[What to work on] Copy each of the following items word for word, keeping every line exactly the same.
━━━━
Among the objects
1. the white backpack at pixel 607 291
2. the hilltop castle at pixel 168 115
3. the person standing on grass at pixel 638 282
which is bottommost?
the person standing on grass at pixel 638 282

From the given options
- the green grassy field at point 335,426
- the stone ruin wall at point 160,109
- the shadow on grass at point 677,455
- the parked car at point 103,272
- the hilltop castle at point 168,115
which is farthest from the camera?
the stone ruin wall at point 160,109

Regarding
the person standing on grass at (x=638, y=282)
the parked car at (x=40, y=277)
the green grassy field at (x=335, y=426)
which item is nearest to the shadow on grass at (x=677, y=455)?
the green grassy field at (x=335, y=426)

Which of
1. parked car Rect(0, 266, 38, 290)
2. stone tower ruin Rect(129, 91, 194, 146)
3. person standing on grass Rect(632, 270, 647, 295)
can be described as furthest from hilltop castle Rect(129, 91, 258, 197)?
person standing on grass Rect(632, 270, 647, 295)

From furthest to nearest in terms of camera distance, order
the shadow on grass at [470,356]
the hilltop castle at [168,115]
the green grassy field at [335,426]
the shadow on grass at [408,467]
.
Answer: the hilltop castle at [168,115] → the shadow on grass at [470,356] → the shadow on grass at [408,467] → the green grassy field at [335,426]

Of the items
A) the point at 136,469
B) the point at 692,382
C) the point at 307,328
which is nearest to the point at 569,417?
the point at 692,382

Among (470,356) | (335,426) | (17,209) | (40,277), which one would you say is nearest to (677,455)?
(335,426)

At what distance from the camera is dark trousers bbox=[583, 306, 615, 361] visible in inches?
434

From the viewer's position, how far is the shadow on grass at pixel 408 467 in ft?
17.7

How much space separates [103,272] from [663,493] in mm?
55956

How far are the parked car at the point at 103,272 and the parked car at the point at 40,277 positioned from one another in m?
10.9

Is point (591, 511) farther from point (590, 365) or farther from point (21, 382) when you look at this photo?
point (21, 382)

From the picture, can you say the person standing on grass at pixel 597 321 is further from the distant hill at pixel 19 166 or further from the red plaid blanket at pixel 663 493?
━━━━
[Problem solution]
Among the objects
1. the white backpack at pixel 607 291
2. the hilltop castle at pixel 168 115
3. the person standing on grass at pixel 638 282
which is bottommost?
the person standing on grass at pixel 638 282

From the given options
- the green grassy field at point 335,426
- the stone ruin wall at point 160,109
- the shadow on grass at point 677,455
- the parked car at point 103,272
- the hilltop castle at point 168,115
which is farthest from the camera?
the stone ruin wall at point 160,109

Regarding
the person standing on grass at (x=638, y=282)
the parked car at (x=40, y=277)
the green grassy field at (x=335, y=426)
which item is nearest to the shadow on grass at (x=677, y=455)?
the green grassy field at (x=335, y=426)

Which of
1. parked car Rect(0, 266, 38, 290)
2. stone tower ruin Rect(129, 91, 194, 146)
3. person standing on grass Rect(632, 270, 647, 295)
can be described as furthest from hilltop castle Rect(129, 91, 258, 197)?
person standing on grass Rect(632, 270, 647, 295)

From furthest to nearest in terms of camera distance, order
the shadow on grass at [470,356]
the hilltop castle at [168,115]
the green grassy field at [335,426]
the shadow on grass at [408,467]
.
Answer: the hilltop castle at [168,115] → the shadow on grass at [470,356] → the shadow on grass at [408,467] → the green grassy field at [335,426]

Of the items
A) the point at 136,469
B) the point at 692,382
C) the point at 307,328
which is nearest to the point at 569,417?
the point at 692,382

Among (470,356) | (335,426) | (17,209) | (40,277), which one would you say is nearest to (677,455)?
(335,426)

At what distance from the camera is dark trousers bbox=[583, 306, 615, 361] visible in inches?
434

From the viewer's position, how far is the shadow on grass at pixel 408 467 in ft?
17.7

How much space separates [103,272] from [663,493] in mm?
55956

How far are the parked car at the point at 103,272 and the parked car at the point at 40,277 positioned from one another in m?
10.9

Is point (591, 511) farther from point (590, 365) or farther from point (21, 382) when you look at this photo?
point (21, 382)

From the picture, can you say the person standing on grass at pixel 597 321 is further from the distant hill at pixel 19 166 or further from the red plaid blanket at pixel 663 493?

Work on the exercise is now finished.